Die größte Volkszählung der Welt in China stößt auf Hindernisse. Beim Start am Montag weigerte sich so mancher Chinese, die Volkszähler zur Befragung in seine Wohnung zu lassen, oder machte gar nicht erst die Tür auf, wie chinesische Staatsmedien berichteten.
Rund 6,5 Millionen Volkszähler schwärmen über zehn Tage aus, um mehr als 400 Millionen Haushalte zu besuchen. Stichtag ist Montag null Uhr. Wer danach geboren wird, zählt nicht mehr mit. Wer später stirbt, überlebt zumindest in der Statistik.
Die Behörden erhoffen sich Aufschluss über die wahre Größe der Bevölkerung, die auf mehr als 1,3 Milliarden Menschen geschätzt wird. Auch soll der Zensus ein besseres Bild von der raschen Überalterung der Gesellschaft, der Zahl der Kinder oder Wanderarbeiter verschaffen.
Widerstand
In der Bevölkerung regt sich gleichwohl Widerstand gegen diese erste Volkszählung seit zehn Jahren, die mit wachsendem Wohlstand in China zunehmend als Eingriff in den Privatbereich empfunden wird.
Auch wegen der strengen Ein-Kind-Politik wird mit Widerstand gerechnet. Viele Familien wollen dem Zensus entgehen, weil sie ihre zusätzlichen Kinder gar nicht oder an anderen Orten angemeldet haben, um Strafen zu entgehen. Wenig Entgegenkommen wird ferner von den rund 200 Millionen Wanderarbeitern erwartet, die oft in legalen Grauzonen am Rande der Gesellschaft leben und keine feste Adresse haben.
«Die Leute haben heute das Gefühl, dass sie nicht mehr kontrolliert werden sollten», sagte Zhang Yi, Forscher am Bevölkerungsinstitut der Akademie der Sozialwissenschaften der Zeitung «China Daily» «Stattdessen finden sie, dass die Regierung ihnen dienen sollte. Deswegen lehnen sie die Volkszähler ab, solange sie nicht das Gefühl haben, dass ihre Privatsphäre geschützt wird.»
Sicherheitsbedenken
Viele Menschen haben auch Sicherheitsbedenken, jemanden in die Wohnung zu lassen. «Von mehr als 20 Haushalten, die wir besuchten, mussten wir bei fast der Hälfte vor der Tür stehenbleiben», berichtete ein Journalist, der Volkszähler in Zhengzhou (Provinz Henan) begleitete. Meist seien ältere Menschen daheim gewesen. Obwohl sich die Volkszähler ausgewiesen hätten, seien sie vielfach nicht eingelassen worden. «Einige Leute lehnten es sogar ab, die Tür zu öffnen», schrieb der Journalist auf der Webseite des Staatsrundfunks.

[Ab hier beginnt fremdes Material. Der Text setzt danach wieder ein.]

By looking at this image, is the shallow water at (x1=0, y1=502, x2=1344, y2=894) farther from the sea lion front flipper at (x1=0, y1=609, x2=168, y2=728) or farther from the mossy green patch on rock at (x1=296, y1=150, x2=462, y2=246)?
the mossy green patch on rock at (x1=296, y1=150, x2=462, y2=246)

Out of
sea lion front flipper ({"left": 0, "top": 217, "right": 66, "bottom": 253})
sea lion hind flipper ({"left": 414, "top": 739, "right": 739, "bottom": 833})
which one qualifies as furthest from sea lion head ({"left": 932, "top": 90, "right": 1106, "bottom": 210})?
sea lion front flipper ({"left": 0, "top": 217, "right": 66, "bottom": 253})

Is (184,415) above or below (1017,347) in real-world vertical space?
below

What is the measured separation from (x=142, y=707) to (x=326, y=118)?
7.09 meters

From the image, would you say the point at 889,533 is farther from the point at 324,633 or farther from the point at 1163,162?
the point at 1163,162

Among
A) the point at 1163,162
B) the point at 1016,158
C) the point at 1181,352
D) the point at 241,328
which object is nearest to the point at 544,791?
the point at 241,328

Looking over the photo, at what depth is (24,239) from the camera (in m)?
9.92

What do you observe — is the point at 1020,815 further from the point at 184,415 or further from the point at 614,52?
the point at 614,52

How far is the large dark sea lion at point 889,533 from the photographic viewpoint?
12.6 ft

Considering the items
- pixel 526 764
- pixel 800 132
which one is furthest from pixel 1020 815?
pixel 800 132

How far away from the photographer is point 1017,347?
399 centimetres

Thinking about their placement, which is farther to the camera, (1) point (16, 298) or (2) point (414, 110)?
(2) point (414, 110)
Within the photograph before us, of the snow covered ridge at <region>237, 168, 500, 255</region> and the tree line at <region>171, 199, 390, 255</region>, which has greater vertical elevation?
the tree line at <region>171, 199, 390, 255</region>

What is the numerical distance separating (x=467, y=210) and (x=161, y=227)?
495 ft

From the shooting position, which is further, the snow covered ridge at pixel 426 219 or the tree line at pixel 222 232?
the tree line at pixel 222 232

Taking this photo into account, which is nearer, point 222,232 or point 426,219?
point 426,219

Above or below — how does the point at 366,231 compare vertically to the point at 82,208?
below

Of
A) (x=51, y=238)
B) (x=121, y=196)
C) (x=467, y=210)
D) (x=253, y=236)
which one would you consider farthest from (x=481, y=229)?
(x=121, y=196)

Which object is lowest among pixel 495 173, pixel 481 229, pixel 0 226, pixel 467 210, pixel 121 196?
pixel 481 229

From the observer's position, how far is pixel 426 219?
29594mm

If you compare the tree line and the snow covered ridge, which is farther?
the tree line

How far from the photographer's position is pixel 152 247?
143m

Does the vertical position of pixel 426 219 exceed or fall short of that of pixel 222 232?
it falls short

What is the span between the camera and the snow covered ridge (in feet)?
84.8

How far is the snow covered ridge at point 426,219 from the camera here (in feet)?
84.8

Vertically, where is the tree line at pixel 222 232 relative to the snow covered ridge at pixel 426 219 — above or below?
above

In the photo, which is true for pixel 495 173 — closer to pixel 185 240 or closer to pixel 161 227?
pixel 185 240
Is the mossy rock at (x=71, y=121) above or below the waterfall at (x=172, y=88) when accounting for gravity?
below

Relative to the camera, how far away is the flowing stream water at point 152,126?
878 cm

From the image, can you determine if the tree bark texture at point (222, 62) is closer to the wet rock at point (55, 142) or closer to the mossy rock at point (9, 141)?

Wer sich wiederholt weigert, an die Tür zu gehen, muss aber mit dem Besuch der Polizei rechnen, berichteten Zeitungen. Die Behörden versicherten, dass nicht nach Einkommen und Religion gefragt werde. 90 Prozent der Befragten müssen 18 Fragen beantworten - vom Namen, Geschlecht über Ausbildung bis hin zur ethnischen Zugehörigkeit und Wohnortregistrierung (Hukou), von der in China der Zugang zu sozialen Diensten oder der Schulbesuch der Kinder abhängig ist.
Zehn Prozent müssen sogar 45 Fragen beantworten. Hier geht es auch um Gesundheit, Beschäftigung, Umzüge und detailliert über die Wohnverhältnisse - etwa ob die Wohnung gekauft oder gemietet ist oder wie viele Zimmer sie zählt. Auch wird nach der Höhe der Miete gefragt. Ausländer, die erstmals mitgezählt werden, kommen mit acht Fragen davon. Von Mitte bis Ende November wird für Stichproben noch einmal einer von zehntausend Haushalten besucht. Im April nächsten Jahres sollen dann die Ergebnisse veröffentlicht werden.
Rund acht Milliarden Yuan, heute umgerechnet 850 Millionen Euro, kostet die gesamte Volkszählung, berichtete das Statistikamt.